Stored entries

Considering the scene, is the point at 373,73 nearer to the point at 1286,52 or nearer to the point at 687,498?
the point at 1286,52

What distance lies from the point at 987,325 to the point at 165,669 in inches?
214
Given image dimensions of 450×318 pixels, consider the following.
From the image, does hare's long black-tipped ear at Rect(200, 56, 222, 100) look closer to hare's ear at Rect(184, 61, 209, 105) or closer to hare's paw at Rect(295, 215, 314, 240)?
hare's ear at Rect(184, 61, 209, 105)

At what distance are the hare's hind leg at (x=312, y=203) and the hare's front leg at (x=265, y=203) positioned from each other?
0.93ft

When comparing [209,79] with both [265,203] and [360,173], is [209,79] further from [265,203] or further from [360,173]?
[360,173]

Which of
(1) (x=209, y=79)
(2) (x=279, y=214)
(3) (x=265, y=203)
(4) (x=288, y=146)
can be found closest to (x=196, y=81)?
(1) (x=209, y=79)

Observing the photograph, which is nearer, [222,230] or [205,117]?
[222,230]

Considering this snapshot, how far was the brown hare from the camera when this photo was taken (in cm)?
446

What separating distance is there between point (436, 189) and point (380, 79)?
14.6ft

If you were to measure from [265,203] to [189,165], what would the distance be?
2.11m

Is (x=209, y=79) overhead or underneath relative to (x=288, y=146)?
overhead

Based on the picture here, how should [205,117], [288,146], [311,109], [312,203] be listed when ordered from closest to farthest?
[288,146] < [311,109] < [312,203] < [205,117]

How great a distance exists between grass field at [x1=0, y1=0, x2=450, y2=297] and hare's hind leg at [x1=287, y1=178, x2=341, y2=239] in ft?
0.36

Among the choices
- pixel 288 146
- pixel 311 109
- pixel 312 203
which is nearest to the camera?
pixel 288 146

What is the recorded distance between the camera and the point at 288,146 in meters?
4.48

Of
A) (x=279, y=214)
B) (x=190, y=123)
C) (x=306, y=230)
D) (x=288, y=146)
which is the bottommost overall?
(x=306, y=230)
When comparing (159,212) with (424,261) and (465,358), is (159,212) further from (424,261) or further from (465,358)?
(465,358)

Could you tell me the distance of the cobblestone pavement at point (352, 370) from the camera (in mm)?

[Aim of the task]: Nothing but the lines from the one with "How great a" through the last line should be repeated, each exactly as it stands.

[Result]:
How great a distance exists between grass field at [x1=0, y1=0, x2=450, y2=297] and hare's hind leg at [x1=287, y1=178, x2=341, y2=239] in ft?
0.36

Among the choices
- pixel 288 146
- pixel 311 109
- pixel 312 203
which is nearest to the camera?
pixel 288 146

What is the recorded distance between the camera and the point at 288,146 in meters?
4.48

Of
A) (x=279, y=214)
B) (x=190, y=123)
C) (x=306, y=230)
D) (x=288, y=146)
which is the bottommost overall?
(x=306, y=230)
When comparing (159,212) with (424,261) and (465,358), is (159,212) further from (424,261) or further from (465,358)?
(465,358)

Could you tell me the distance of the cobblestone pavement at point (352, 370) from the camera (in mm)?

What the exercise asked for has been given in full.